**WHAT THIS TASK INVOLVES:** Swap each occurrence of "不锈钢" for "铝合金" in the material below, changing nothing else. Reproduce only the text lines and leave out the pictures.

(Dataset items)

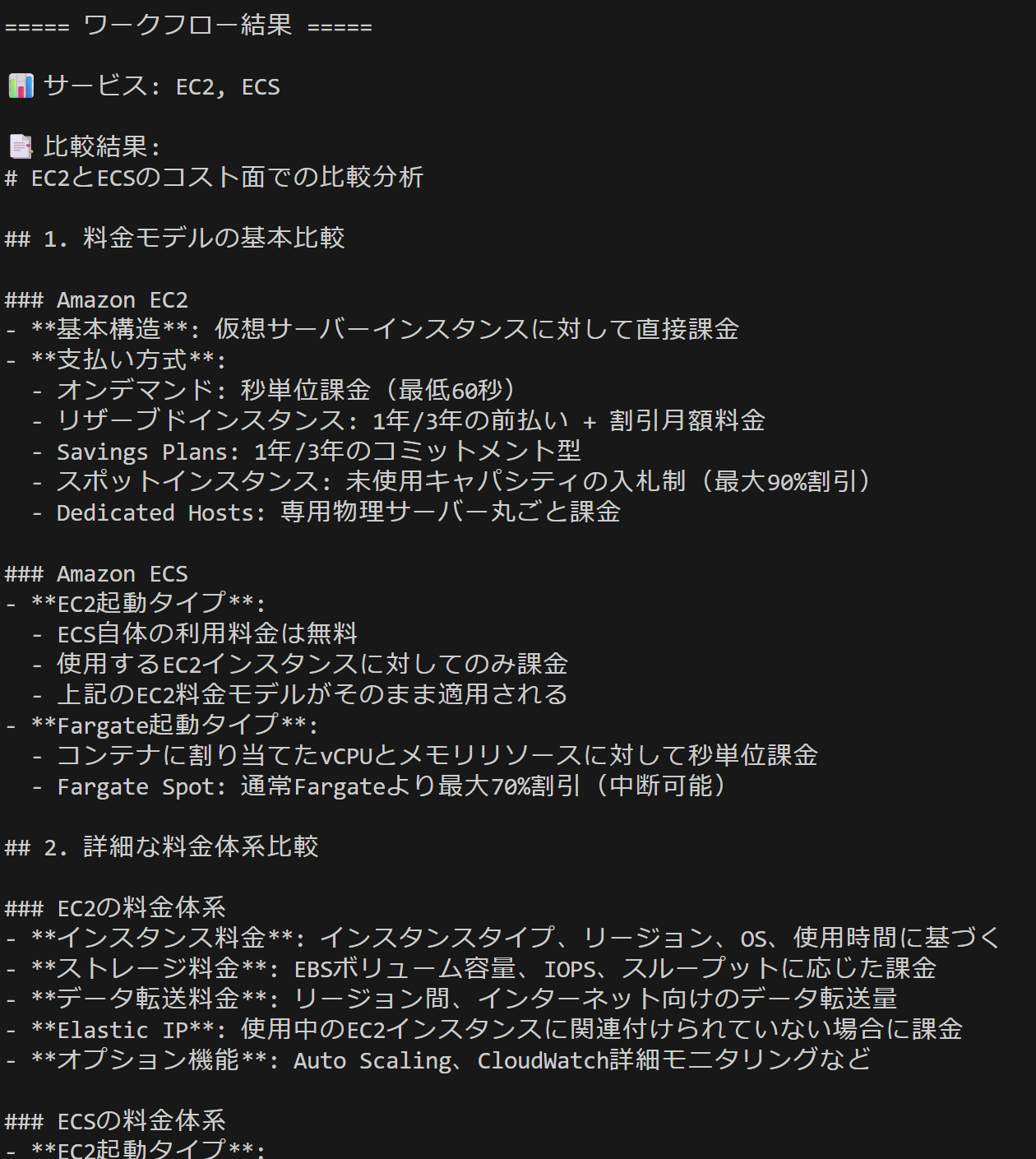 wf3.png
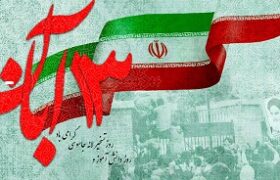 13 آبان مظهر استکبارستیزی و عامل هوشمندی در برابر شیطان بزرگ است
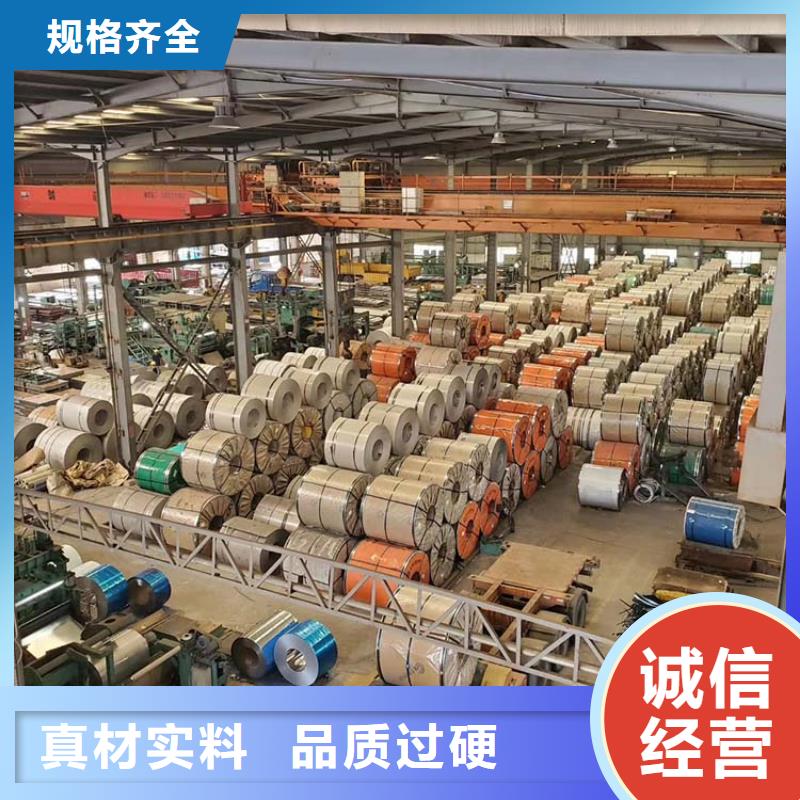 不锈钢板不锈钢卷板不断创新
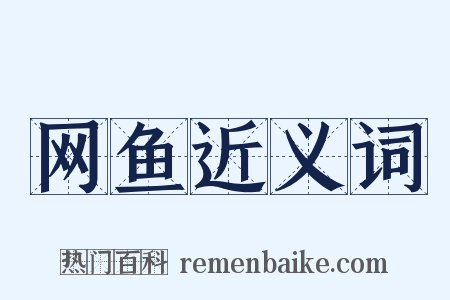 网鱼近义词是什么意思的图片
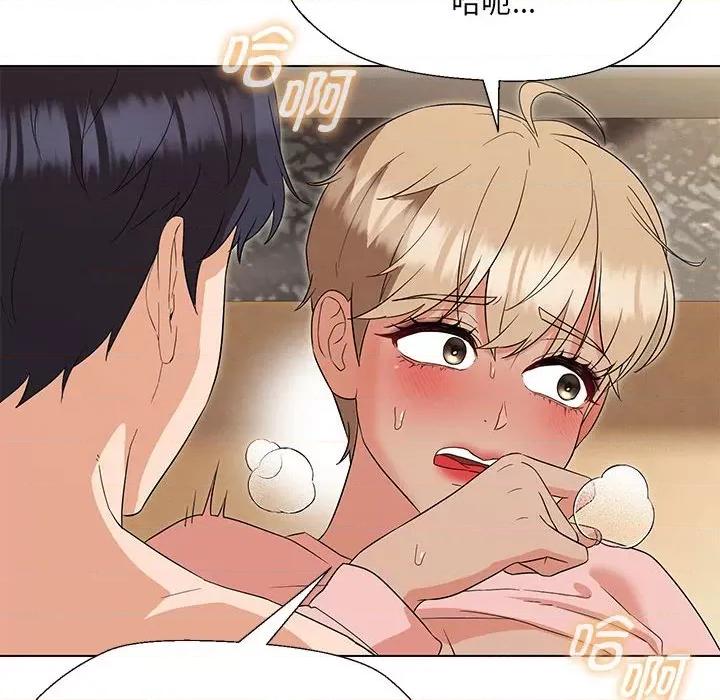 嫁入豪门的老师 嫁入豪门的老师-嫁入豪门的老师 第19话 第98页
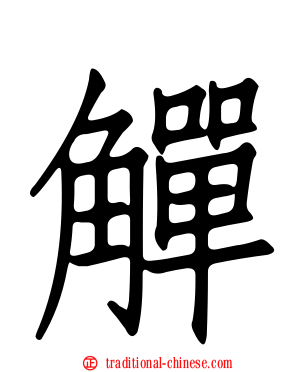 觶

**YOUR RESPONSE:**
 wf3.png
 13 آبان مظهر استکبارستیزی و عامل هوشمندی در برابر شیطان بزرگ است
 铝合金板铝合金卷板不断创新
 网鱼近义词是什么意思的图片
 嫁入豪门的老师 嫁入豪门的老师-嫁入豪门的老师 第19话 第98页
 觶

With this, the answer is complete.